• What to produce:
The lines from the one containing "ひな祭りの写真素材 [FYI00441414]" through the last line below, both ends included, must be reproduced exactly, with no pictures.

Short web captions
= Beginning of Section =
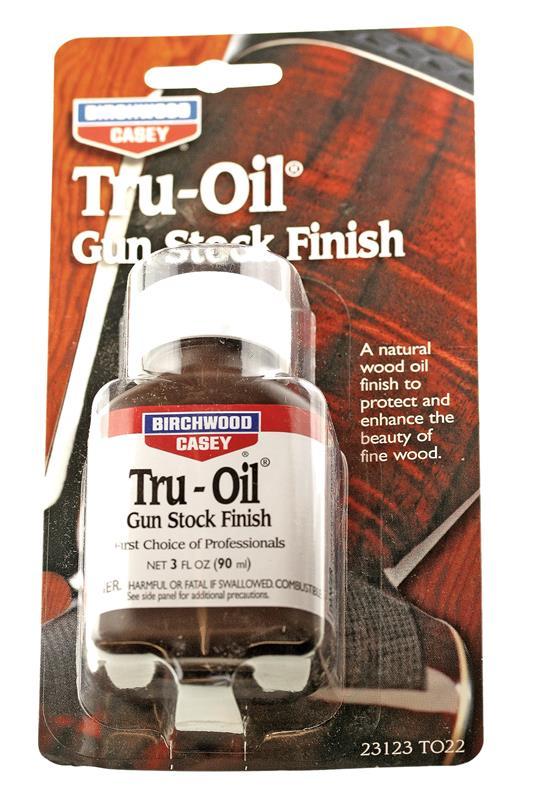 Tru-Oil, 3 Ounce Spare Bottle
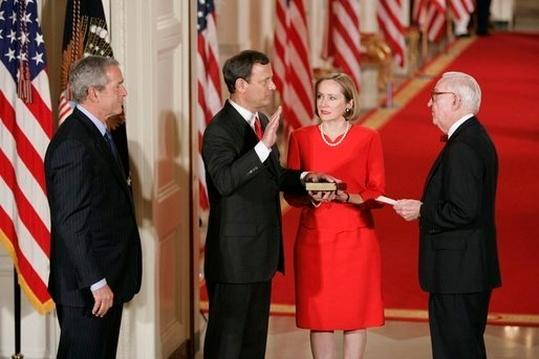 The Backstory: 10 Years of The Roberts Court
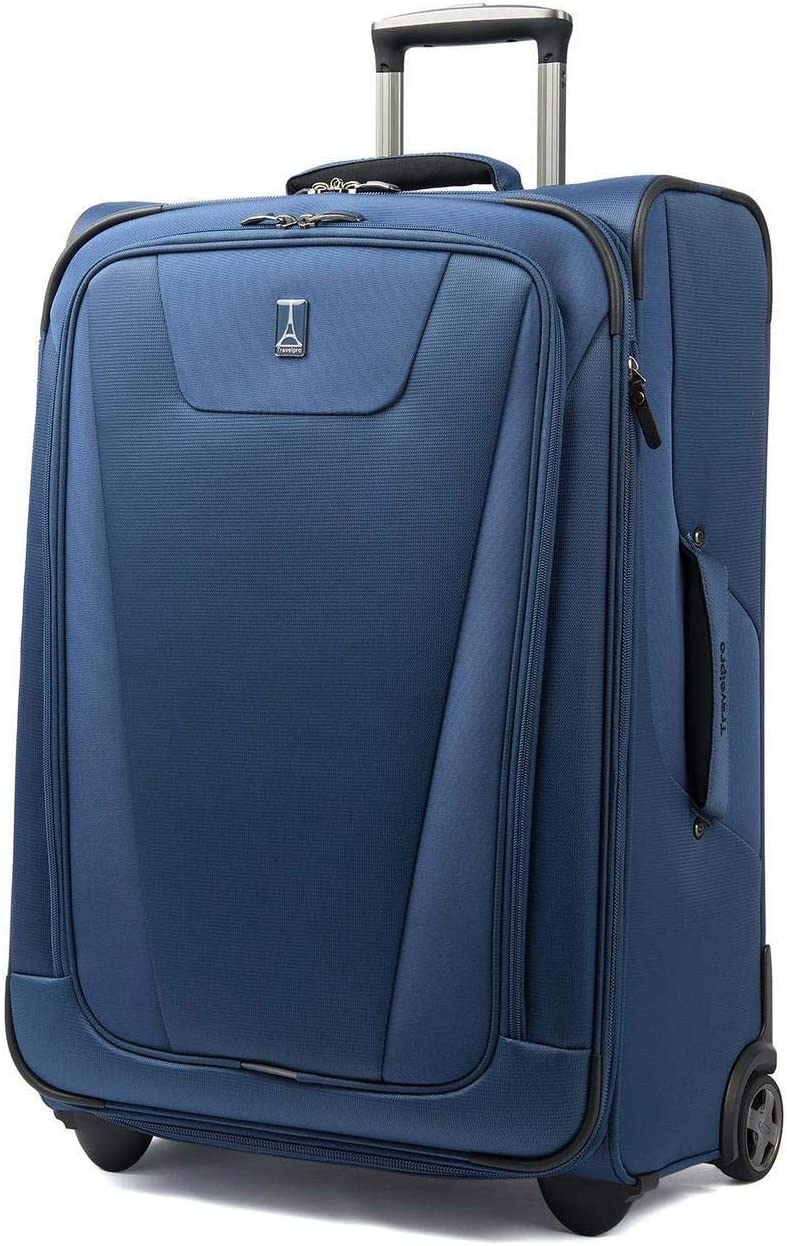 One size, Blue Travelpro Marquis International Expandable Rollaboard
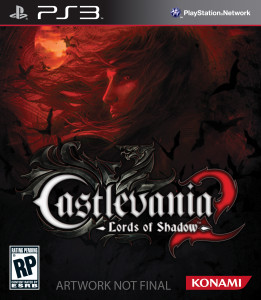 Castlevania - Lords of Shadow 2 - box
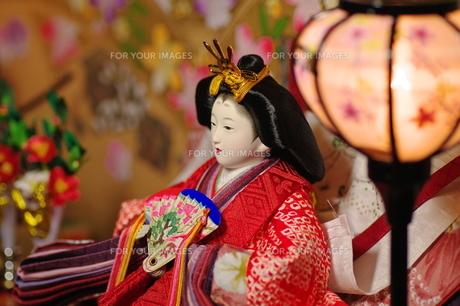 ひな祭りの写真素材 [FYI00441414]
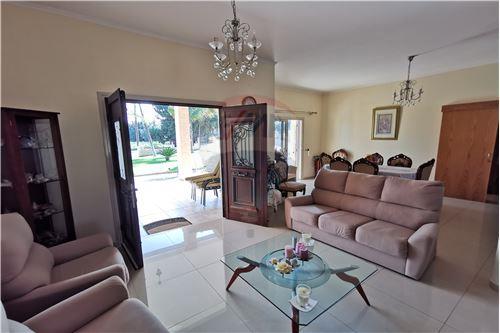 Bungalow - For Sale - Polemi, Paphos - 4 - 480071025-69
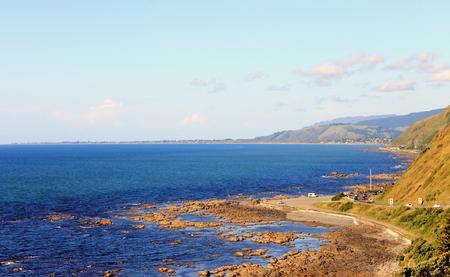 wellington: Pukerua Bay, Kapiti, Wellington, New Zealand.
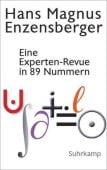 Eine Experten-Revue in 89 Nummern, Enzensberger, Hans Magnus, Suhrkamp, EAN/ISBN-13: 9783518428559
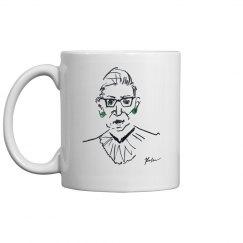 RBG Coffee Mug White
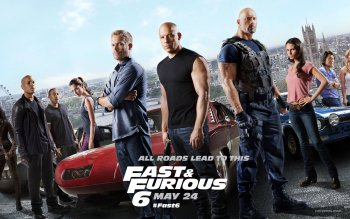 Película - Fast & Furious 6  Wallpapers and Backgrounds ID : 410956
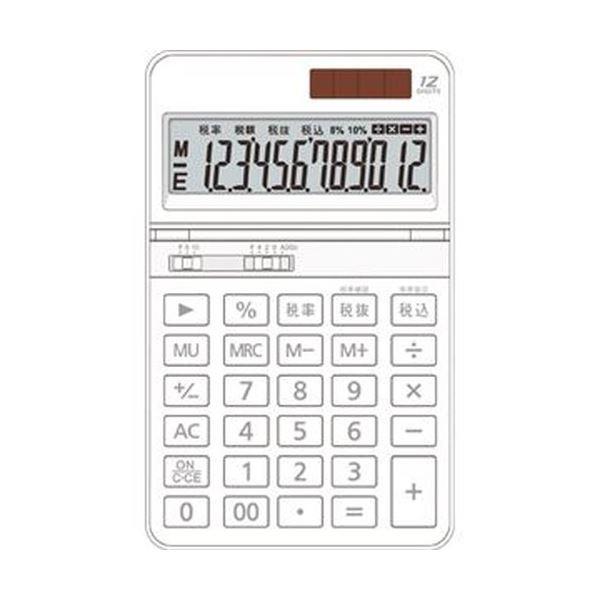 (まとめ)AURORA 中型電卓 12桁卓上タイプ ホワイト DT700TXW 1セット(3台)【×5セット】 送料無料!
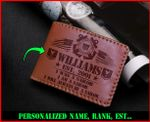 US Coast Guard USCG Personalized Wallet 010403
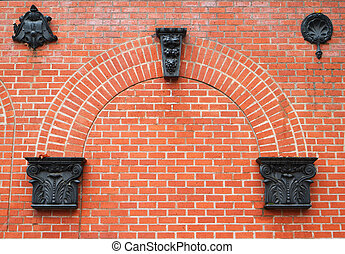 Brick arch ornaments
= End of Section =
• Response to this exercise:
 ひな祭りの写真素材 [FYI00441414]
 Bungalow - For Sale - Polemi, Paphos - 4 - 480071025-69
 wellington: Pukerua Bay, Kapiti, Wellington, New Zealand.
 Eine Experten-Revue in 89 Nummern, Enzensberger, Hans Magnus, Suhrkamp, EAN/ISBN-13: 9783518428559
 RBG Coffee Mug White
 Película - Fast & Furious 6  Wallpapers and Backgrounds ID : 410956
 (まとめ)AURORA 中型電卓 12桁卓上タイプ ホワイト DT700TXW 1セット(3台)【×5セット】 送料無料!
 US Coast Guard USCG Personalized Wallet 010403
 Brick arch ornaments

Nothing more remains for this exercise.